* **DOCUMENT EXCERPT**:
§

The fretting sequence here is

(4 2 1)(4 2 1)(4 2 1)(4 2 1)(4 2 1)(4 2 1) = (4 2 1)^6

That is, each combination of four and five consists of three instances the back cycle.

For sixes, we’ll first consider the descending version

-9-7-6-------|-------------|
-------9-7-6-|-9-7-6-------|
-------------|-------9-7-6-|
-------------|-------------|
-------------|-------------|
-------------|-------------|  

The fretting sequence for each group of six is two instances of the back cycle. Ascending, we have

-------------|-------------|
-------------|-------------|
-------------|-------------|
-------------|-------6-7-9-|
-------6-7-9-|-6-7-9-------|
-6-7-9-------|-------------|

The fretting sequence is then

(1 2 4)(1 2 4)(1 2 4)(1 2 4) = (1 2 4)^4

That is, each group of ascending six is two instances of the forward cycle.

Let’s now how Shawn takes these cycles and expands upon them to attain his vocabulary. As a first example, Shawn took some descending patterns and made them ascend.
Ascending with the descending fours pattern (back cycles)

-------------------------|-------------------------|
-------------------------|-------------------------|
-------------------------|-------------------------|
-------------------------|-9-7-6---7-6-----6-------|
-9-7-6---7-6-----6-------|-------9-----9-7---9-7-6-|
-------9-----9-7---9-7-6-|-------------------------|

Ascending with the descending sixes pattern (back cycles)

§

* **REQUIRED WORK**:
(A) Return a section of the fretting-cycle passage word for word, beginning at the words "The fretting sequence is" and stopping after "made them ascend.".
(B) Continue the fretting-cycle passage from its last line.
The data below has no role in any of this.

* **INFORMATION PROVIDED**:

§

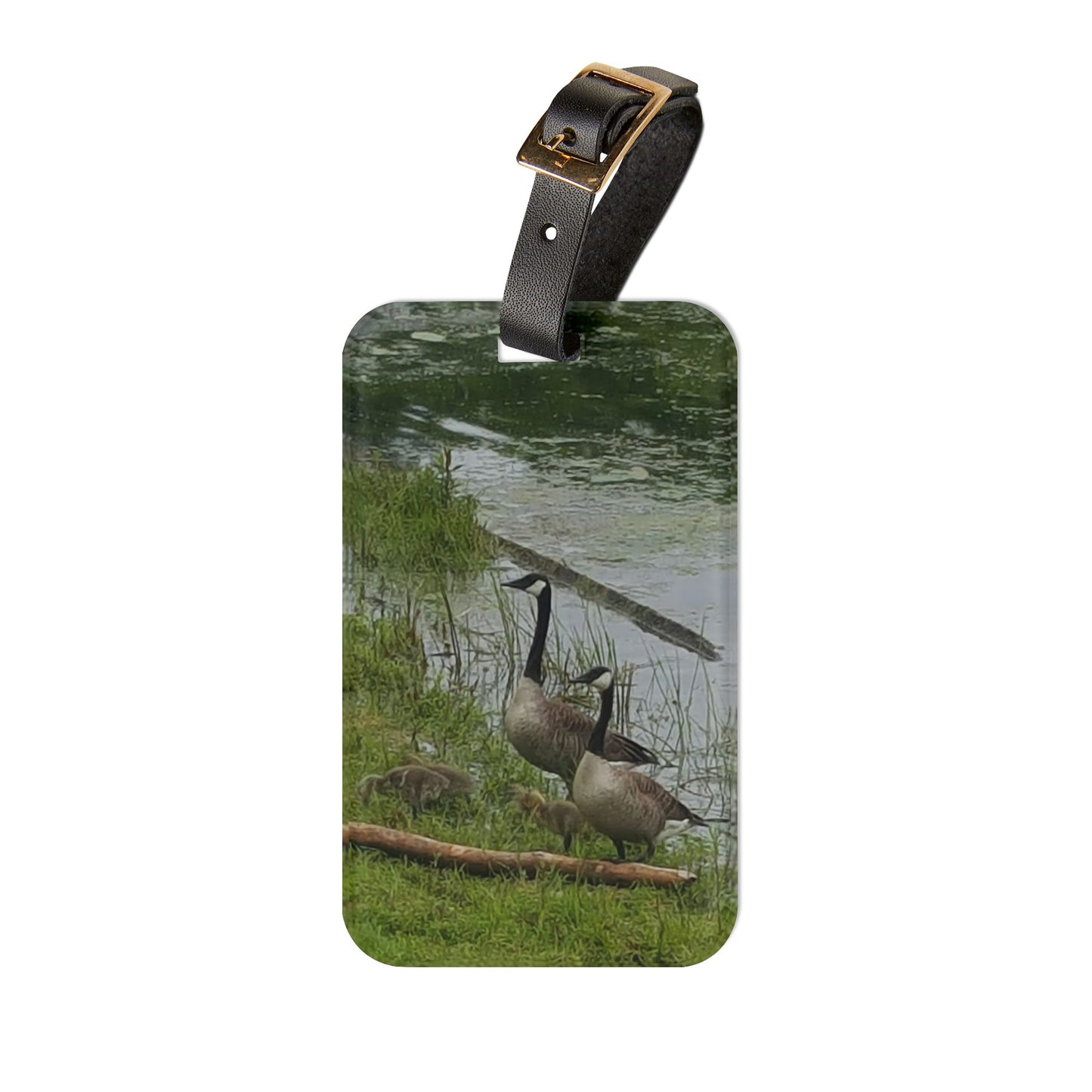 Nature-Inspired Luggage Tag with #originalphotograph of Canadian Geese Family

§

* **ANSWERS GIVEN**:
(A)
The fretting sequence is then

(1 2 4)(1 2 4)(1 2 4)(1 2 4) = (1 2 4)^4

That is, each group of ascending six is two instances of the forward cycle.

Let’s now how Shawn takes these cycles and expands upon them to attain his vocabulary. As a first example, Shawn took some descending patterns and made them ascend.

(B)
-------------|-------------|
-------------|-------------|
-------------|-------------|
-------------|-9-7-6-------|
-9-7-6-------|-------9-7-6-|
-------9-7-6-|-------------|

Descending with the ascending sixes pattern (forward cycles)

-------6-7-9-|-------------|
-6-7-9-------|-------6-7-9-|
-------------|-6-7-9-------|
-------------|-------------|
-------------|-------------|
-------------|-------------|

Where this get’s really interesting however, is where Shawn changes incorporates more string changes within the cycles

-7-9-6-7---6-|-------------|
---------9---|-7-9-6-7---6-|
-------------|---------9---|
-------------|-------------|
-------------|-------------|
-------------|-------------|  

This is the forward cycle, starting with the 2nd finger. Similarly, we have the following ascending pattern

-------------|-------------|
-------------|-------------|
-------------|-------------|
-------------|---------6---|
---------6---|-7-6-9-7---9-|
-7-6-9-7---9-|-------------|

This is the back cycle, starting with the second finger.

Next, we have Shawn’s descending triads.

-6-----------------
---7---7-----------
-----9---8---6-----
-----------9---8---
-----------------9-
-------------------

The fretting sequence here is

1 2 4 1 2 3 1 2 3 

This is three instances of the forward cycle. The change from using the 4th finger in the first instance to the 3rd in the later instances is not difficult.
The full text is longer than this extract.